Safina refuses to give herself a break

Dinara Safina might excel at taking breaks from opponents on court, but she is not so good at cutting herself some slack off it.

Rome: Dinara Safina might excel at taking breaks from opponents on court, but she is not so good at cutting herself some slack off it.

The 24-year-old Russian has slipped from number one to third in the world rankings, largely because of a serious back injury that has caused her to miss most of the season so far.
She returned to action at the end of April, although she has not yet been able to go back to her normal training regime and results have been poor so far with the French Open fast approaching.

But anyone who thought this might give Safina reason to relieve the pressure she puts herself under, which she admits contributed to her choking in last year`s Roland Garros final defeat by Svetlana Kuznetsova, would be mistaken.

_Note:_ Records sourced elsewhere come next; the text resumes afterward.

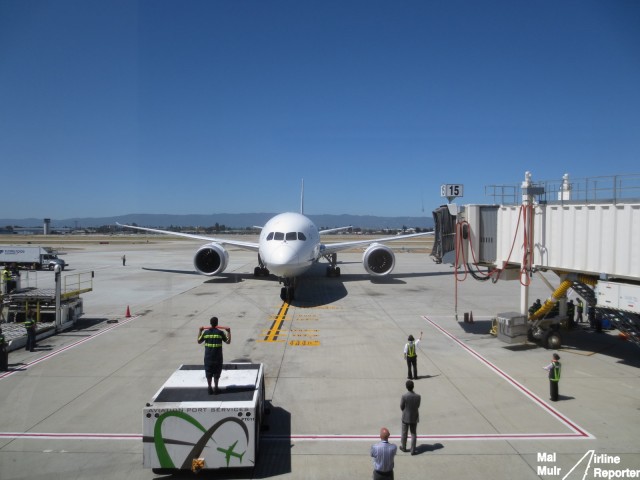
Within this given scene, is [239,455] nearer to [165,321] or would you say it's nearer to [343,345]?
[343,345]

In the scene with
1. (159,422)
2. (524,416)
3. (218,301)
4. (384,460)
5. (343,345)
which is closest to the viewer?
(384,460)

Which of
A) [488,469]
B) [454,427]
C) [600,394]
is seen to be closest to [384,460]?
[488,469]

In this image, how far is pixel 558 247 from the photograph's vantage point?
14.2 m

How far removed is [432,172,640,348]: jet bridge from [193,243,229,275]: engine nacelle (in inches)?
638

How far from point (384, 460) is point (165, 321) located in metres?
14.5

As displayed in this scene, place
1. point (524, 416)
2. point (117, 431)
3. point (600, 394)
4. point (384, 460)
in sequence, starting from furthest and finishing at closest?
point (600, 394)
point (524, 416)
point (117, 431)
point (384, 460)

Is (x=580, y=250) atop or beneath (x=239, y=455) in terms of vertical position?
atop

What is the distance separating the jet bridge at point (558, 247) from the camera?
12148 mm

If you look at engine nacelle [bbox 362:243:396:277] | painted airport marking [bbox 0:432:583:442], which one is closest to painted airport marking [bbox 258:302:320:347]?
painted airport marking [bbox 0:432:583:442]

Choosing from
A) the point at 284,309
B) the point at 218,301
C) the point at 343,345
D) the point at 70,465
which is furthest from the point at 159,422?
the point at 218,301

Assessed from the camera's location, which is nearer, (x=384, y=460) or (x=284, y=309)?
(x=384, y=460)

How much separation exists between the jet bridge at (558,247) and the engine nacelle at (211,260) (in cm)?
1621

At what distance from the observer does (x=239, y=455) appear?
7.21 metres

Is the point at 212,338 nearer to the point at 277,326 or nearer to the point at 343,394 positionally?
the point at 343,394
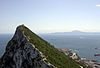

"I still want to win a grand slam, so I have exactly the same feelings," Safina told Reuters. "Yes, I`m still putting myself under the same pressure."

The younger sister of former men`s world number one Marat Safin comes across as warm, charming and spontaneous in news conferences.

But she rejects suggestions that being so nice -- too nice -- could be the reason she came away empty handed from the three grand slam finals she has disputed; Roland Garros in 2008 and 2009 and the Australian Open in 2009.

"Everybody`s different," she said. "My brother won a grand slam and he`s hugging everybody. It`s the way you are inside."
But despite her retired brother being a twice major winner, she does not seek his advice or try to follow his example.

"We are two completely different personalities," she said. "We have different games. So it`s not really that you can learn something from him."

Safina, who lost in the second round at the Italian Open this week, bulldozed her way to the top of the rankings in April last year with a game based on her immense physical strength and fitness.

It is high-risk tennis, as the amount of power she puts into her shots lead to a high proportion of double faults and unforced errors. But she has no intention of changing strategy.

"If it`s my winning force, if I`m winning with my game, why change anything?" she said, adding she is still not sure about how she feels about losing the number one slot.

"If I`d been 100 percent fit and able to play and I`d lost it, it would have been disappointing," she said.

"But to lose it like this is a strange feeling because I wasn`t even fighting for it. I just had to stop. I felt I was not in competition because I was not playing, so it was a strange feeling. It`s like I was not a part of it."